- PASSAGE PROVIDED
*** Block opens ***

# Recall / Alert training questions



## LEE SCOTESE (Feb 14, 2011)

I have a 1 yr old collie mutt (she looks like a ******) and I've been training wilderness air scent for about 4 months. She is equally motivated with food or chase/retrieve toys. I am training alone, using friends and family as prey. We train in actual wilderness areas. If someone associated with me (walking with me in the outdoors) leaves the group she will happily range between me and the other person, up to a quarter mile. If restrained she will whine and dance to go search (she understands runaways). If free she will search or follow me as I wish her to. When she finds the prey she will be happy to stay with them as long they play with her or feed her. Often she is reluctant to leave them, even when they ignore her; she really likes people. We have worked with about 30 different people. She will eventually come back to me. She does search on command, even when she is not aware that there is someone "out there". I always insure there is a someone to find when I tell her to Search, so she is always successful. She also understands Show Me, and behaves appropriately. So far, her rewards come only from the prey.
What I am concerned with is training her recall/alert. Her natural alert is with a stare or a charge at me, and I am trying to train her to jump on me (an alert I won't miss). She knows the jump-up already, just not as an alert. I've been doing short problems and she only returns to me only after she has found someone, but without prior knowledge I might not realize her find.

*** Block closes ***

- DATA FOR ANALYSIS
*** Block opens ***

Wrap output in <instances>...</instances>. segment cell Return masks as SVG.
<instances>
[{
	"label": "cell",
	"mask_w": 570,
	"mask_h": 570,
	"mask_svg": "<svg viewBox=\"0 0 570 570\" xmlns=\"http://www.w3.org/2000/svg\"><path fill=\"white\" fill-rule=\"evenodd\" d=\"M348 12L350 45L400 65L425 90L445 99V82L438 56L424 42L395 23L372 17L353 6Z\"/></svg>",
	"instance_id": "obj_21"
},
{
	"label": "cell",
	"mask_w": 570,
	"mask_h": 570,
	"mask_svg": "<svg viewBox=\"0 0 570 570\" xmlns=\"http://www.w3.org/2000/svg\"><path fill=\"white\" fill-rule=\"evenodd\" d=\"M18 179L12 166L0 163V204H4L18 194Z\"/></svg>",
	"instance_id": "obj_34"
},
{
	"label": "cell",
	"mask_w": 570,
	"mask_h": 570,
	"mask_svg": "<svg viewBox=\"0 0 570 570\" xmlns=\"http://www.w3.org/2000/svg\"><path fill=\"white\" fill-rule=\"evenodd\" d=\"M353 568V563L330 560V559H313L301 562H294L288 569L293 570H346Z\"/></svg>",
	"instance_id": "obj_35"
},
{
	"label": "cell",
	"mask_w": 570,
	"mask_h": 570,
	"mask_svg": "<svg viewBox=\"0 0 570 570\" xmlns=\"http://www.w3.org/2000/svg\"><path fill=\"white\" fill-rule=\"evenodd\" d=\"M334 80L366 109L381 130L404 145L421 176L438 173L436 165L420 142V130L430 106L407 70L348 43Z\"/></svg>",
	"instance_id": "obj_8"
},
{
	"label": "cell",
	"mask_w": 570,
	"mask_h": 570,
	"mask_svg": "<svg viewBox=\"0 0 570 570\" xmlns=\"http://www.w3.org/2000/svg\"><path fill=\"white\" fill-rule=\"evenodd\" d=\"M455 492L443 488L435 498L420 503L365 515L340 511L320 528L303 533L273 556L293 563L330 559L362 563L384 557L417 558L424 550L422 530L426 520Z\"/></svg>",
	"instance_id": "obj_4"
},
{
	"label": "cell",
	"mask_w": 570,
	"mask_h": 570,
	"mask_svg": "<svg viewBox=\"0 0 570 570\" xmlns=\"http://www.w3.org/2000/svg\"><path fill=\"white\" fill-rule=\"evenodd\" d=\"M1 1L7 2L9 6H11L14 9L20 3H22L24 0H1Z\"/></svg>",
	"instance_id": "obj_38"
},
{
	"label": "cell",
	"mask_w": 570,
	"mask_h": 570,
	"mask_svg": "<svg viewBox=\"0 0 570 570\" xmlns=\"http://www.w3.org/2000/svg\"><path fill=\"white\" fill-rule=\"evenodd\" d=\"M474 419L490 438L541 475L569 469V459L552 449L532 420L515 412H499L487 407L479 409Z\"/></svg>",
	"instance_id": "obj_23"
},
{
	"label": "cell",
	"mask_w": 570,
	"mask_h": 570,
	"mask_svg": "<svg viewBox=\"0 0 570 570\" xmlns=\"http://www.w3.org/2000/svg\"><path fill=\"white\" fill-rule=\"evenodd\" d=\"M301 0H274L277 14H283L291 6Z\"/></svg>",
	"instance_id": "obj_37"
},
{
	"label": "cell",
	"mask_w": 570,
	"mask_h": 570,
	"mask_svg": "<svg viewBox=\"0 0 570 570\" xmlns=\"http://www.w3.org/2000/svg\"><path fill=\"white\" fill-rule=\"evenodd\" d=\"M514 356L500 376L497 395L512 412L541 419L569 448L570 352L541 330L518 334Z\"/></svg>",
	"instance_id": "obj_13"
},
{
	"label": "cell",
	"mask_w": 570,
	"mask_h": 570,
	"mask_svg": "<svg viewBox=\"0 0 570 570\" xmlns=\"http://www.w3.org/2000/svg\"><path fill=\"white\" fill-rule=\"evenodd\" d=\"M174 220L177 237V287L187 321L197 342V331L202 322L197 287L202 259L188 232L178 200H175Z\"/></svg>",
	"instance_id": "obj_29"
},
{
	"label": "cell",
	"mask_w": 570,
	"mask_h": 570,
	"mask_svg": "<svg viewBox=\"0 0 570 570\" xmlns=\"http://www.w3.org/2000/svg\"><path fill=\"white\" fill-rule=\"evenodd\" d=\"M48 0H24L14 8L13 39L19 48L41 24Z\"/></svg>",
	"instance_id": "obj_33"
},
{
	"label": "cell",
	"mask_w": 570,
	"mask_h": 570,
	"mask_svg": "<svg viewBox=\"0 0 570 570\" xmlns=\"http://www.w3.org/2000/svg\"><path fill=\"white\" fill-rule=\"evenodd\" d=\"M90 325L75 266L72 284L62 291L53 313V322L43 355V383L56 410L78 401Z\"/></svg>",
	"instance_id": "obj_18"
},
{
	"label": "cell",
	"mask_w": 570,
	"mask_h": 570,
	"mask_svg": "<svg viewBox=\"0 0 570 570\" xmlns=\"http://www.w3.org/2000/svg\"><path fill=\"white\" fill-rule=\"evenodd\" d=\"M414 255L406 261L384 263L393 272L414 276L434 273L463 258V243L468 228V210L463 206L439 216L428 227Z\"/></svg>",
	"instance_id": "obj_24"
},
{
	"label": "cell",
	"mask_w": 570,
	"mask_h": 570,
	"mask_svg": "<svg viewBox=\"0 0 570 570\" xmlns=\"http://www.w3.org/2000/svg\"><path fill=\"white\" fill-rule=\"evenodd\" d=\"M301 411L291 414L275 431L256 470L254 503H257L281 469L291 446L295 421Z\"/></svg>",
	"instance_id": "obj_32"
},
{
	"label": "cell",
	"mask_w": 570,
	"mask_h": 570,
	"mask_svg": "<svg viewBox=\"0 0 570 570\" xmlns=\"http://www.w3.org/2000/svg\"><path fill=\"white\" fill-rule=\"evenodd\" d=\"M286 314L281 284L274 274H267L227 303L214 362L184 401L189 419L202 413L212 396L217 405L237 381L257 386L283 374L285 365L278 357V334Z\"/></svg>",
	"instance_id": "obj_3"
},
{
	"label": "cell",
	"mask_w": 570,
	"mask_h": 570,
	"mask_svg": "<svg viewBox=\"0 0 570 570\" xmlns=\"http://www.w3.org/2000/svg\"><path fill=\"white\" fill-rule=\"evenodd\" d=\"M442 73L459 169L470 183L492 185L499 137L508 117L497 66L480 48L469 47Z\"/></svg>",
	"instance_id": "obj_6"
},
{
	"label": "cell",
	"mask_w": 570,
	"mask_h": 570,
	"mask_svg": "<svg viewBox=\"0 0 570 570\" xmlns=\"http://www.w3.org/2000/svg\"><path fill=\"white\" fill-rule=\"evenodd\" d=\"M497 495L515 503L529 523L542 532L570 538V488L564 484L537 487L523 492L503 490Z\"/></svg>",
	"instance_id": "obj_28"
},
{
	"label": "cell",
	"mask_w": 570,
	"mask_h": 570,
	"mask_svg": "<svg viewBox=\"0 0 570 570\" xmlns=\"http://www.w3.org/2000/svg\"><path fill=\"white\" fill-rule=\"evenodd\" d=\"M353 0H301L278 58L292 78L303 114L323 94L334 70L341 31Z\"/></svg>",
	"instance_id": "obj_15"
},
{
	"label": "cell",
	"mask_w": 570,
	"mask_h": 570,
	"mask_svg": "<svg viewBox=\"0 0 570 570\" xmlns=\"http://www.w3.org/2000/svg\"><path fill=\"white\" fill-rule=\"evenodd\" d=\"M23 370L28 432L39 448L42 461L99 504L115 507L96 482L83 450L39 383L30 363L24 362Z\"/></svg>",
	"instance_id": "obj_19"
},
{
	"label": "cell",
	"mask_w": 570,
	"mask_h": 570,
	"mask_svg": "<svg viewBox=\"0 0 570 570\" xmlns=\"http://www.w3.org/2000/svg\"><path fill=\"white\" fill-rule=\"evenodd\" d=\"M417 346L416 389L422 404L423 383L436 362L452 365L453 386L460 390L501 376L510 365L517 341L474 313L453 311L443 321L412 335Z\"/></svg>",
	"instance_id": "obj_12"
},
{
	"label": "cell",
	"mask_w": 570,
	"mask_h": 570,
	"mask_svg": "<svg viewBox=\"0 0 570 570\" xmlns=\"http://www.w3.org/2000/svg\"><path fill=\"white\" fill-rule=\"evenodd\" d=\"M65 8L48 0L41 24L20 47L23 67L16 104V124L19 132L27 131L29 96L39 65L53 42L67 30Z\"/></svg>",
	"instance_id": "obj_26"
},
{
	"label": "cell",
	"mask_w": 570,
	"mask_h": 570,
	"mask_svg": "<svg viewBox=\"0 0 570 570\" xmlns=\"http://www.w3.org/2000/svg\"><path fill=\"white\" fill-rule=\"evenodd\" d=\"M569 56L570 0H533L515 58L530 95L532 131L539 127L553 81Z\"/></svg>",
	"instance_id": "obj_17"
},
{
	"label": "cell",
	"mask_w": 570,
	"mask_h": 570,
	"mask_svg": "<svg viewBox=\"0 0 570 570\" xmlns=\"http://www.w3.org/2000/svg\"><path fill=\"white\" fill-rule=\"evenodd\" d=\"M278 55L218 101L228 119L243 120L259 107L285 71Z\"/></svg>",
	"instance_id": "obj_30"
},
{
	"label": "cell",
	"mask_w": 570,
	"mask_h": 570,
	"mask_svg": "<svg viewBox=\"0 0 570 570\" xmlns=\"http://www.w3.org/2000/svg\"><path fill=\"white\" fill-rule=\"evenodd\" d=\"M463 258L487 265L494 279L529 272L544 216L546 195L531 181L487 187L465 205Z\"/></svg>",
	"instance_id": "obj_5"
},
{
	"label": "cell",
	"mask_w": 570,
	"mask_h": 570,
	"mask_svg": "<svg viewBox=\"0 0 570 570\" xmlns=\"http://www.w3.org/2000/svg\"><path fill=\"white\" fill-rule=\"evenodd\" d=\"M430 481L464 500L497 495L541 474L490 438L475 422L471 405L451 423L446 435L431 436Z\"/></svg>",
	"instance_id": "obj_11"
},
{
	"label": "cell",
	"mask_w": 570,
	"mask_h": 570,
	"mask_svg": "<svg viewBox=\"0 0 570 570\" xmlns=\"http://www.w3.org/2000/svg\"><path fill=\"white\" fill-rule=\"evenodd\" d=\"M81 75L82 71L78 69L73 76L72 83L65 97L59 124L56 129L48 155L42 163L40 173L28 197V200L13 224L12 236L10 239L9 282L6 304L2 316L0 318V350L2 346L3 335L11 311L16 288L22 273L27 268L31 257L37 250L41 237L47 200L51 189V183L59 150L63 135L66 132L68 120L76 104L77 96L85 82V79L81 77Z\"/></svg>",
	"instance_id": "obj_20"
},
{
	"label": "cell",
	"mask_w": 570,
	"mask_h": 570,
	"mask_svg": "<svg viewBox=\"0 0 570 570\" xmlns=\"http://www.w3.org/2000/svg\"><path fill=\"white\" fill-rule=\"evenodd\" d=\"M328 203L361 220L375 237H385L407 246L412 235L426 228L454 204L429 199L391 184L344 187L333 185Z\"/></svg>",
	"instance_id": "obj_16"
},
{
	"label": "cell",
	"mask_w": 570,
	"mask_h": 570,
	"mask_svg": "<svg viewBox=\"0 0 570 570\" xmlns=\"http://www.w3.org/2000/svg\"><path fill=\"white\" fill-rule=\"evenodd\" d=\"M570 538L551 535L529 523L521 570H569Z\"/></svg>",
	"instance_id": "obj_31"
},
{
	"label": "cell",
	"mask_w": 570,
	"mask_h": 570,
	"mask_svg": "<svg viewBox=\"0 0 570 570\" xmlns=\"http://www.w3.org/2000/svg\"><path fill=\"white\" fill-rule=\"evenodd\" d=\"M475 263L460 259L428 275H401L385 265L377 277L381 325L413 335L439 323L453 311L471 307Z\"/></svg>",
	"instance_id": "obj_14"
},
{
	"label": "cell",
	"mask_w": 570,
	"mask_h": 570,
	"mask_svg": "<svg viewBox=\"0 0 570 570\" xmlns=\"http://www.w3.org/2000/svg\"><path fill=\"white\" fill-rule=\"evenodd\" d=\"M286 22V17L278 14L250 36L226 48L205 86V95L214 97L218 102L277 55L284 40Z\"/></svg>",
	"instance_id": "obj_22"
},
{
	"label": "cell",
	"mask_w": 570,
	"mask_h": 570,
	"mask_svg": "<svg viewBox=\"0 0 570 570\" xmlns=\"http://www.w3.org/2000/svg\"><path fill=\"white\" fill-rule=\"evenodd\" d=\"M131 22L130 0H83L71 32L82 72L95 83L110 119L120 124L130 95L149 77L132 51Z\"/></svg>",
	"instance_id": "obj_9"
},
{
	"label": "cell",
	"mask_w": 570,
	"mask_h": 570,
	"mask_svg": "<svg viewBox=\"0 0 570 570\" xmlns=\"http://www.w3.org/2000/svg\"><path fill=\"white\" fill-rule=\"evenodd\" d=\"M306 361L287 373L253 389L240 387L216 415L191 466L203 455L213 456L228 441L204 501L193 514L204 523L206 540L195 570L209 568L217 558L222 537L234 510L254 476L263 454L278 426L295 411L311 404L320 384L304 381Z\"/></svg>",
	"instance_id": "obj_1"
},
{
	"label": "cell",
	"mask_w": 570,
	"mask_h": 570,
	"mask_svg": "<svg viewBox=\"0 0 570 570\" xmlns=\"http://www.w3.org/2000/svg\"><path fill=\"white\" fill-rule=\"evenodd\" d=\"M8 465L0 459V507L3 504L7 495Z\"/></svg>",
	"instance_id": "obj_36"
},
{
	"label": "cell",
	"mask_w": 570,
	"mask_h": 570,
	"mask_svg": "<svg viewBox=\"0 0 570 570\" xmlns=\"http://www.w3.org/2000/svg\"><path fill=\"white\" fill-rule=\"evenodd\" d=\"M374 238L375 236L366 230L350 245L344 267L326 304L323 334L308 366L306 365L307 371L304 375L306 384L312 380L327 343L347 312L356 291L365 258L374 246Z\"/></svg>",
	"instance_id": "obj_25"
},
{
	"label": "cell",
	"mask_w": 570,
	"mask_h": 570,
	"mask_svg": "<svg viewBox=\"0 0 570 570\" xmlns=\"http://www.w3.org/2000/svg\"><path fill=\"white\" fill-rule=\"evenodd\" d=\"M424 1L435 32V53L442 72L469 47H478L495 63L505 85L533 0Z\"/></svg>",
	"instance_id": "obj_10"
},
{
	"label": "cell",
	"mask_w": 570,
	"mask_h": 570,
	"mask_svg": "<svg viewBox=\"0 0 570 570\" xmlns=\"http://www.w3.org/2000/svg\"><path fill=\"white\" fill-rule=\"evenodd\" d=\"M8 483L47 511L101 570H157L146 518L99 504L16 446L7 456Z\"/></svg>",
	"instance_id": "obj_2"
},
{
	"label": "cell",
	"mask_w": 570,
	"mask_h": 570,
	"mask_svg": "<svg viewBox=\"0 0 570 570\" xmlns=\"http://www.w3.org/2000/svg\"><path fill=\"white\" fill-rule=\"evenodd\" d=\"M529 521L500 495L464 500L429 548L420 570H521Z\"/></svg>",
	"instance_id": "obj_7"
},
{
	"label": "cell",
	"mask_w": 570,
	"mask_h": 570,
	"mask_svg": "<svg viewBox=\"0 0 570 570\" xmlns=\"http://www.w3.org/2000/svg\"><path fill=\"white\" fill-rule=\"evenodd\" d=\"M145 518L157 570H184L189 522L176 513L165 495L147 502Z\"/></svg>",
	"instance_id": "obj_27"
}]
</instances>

*** Block closes ***

- YOUR ASSIGNMENT
Can you reproduce the forum post on recall and alert training, word for word from beginning to end? None of the entries are needed here.

- RESPONSE TO THIS TASK
# Recall / Alert training questions



## LEE SCOTESE (Feb 14, 2011)

I have a 1 yr old collie mutt (she looks like a ******) and I've been training wilderness air scent for about 4 months. She is equally motivated with food or chase/retrieve toys. I am training alone, using friends and family as prey. We train in actual wilderness areas. If someone associated with me (walking with me in the outdoors) leaves the group she will happily range between me and the other person, up to a quarter mile. If restrained she will whine and dance to go search (she understands runaways). If free she will search or follow me as I wish her to. When she finds the prey she will be happy to stay with them as long they play with her or feed her. Often she is reluctant to leave them, even when they ignore her; she really likes people. We have worked with about 30 different people. She will eventually come back to me. She does search on command, even when she is not aware that there is someone "out there". I always insure there is a someone to find when I tell her to Search, so she is always successful. She also understands Show Me, and behaves appropriately. So far, her rewards come only from the prey.
What I am concerned with is training her recall/alert. Her natural alert is with a stare or a charge at me, and I am trying to train her to jump on me (an alert I won't miss). She knows the jump-up already, just not as an alert. I've been doing short problems and she only returns to me only after she has found someone, but without prior knowledge I might not realize her find.